What that meant was that anything you wanted to do involved invoking a
method on the message. So, if you wanted to say create a new task, you'd
say something like msg(task.create) rather than something more sensible
like task.create(msg).
The people that did it were fans of Cheriton's V Kernel.
What became Pink's kernel can be traced back to an ATG project called 'Opus'
done by Chris Mohler and Chris McFall. There were two camps in ATG back then (1987)
working on what would be Apple's new operating system. Note that ATG was not
a product development group, and in fact, was not liked by product development
because it was rarely concerned with backwards compatibility. The other kernel
was heavily influenced by RSX and VMS (Nukernel) and was done by Steve Williams and Tom
Saulpaugh.
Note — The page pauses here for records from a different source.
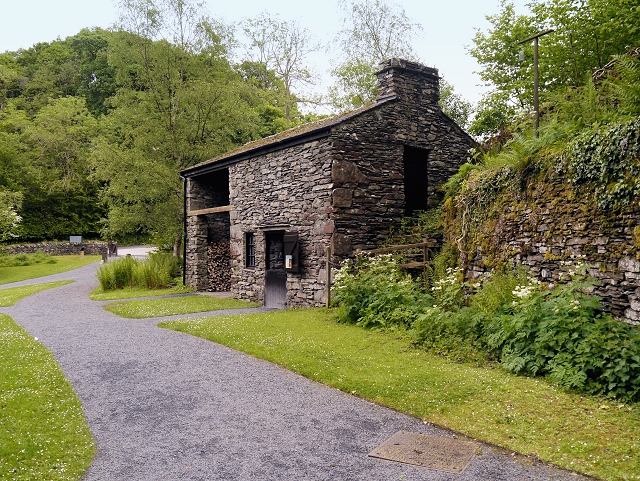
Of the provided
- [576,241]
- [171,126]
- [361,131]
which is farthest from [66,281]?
[576,241]

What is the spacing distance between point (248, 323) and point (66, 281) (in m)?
15.8

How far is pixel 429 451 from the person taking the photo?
4332 millimetres

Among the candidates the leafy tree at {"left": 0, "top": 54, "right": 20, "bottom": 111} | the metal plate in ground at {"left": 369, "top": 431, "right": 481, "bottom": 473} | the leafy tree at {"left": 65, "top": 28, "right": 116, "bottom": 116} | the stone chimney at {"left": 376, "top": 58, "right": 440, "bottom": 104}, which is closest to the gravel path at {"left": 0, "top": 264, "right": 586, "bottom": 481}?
the metal plate in ground at {"left": 369, "top": 431, "right": 481, "bottom": 473}

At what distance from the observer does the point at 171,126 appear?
74.0 feet

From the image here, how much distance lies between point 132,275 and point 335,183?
38.6 ft

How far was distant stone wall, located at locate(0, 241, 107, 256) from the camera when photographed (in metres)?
35.1

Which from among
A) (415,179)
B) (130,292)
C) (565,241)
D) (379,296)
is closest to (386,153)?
(415,179)

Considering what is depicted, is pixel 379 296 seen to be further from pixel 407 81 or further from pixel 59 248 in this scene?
pixel 59 248

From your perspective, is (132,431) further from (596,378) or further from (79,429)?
(596,378)

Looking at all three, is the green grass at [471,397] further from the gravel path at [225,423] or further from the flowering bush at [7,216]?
the flowering bush at [7,216]

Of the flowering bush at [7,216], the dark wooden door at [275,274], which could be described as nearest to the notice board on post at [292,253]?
the dark wooden door at [275,274]

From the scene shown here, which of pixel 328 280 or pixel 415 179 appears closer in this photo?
pixel 328 280

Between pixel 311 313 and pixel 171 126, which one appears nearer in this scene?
pixel 311 313

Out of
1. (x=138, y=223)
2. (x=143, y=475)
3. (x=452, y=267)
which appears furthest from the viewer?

Well, Opus 'won', Steve and Tom went off to the printer group to
work on embedded systems there and the two Chris' went to Pink.
Then, ANOTHER group of people who came out of Cheriton's group ended up in ATG
Ross Finlayson and Steve Goldberg, and did ANOTHER microkerel, which AFAIK only
resulted in a couple of research papers.
http://dl.acm.org/citation.cfm?id=1295471
This all happened before Moto RISC CPUs were being worked on.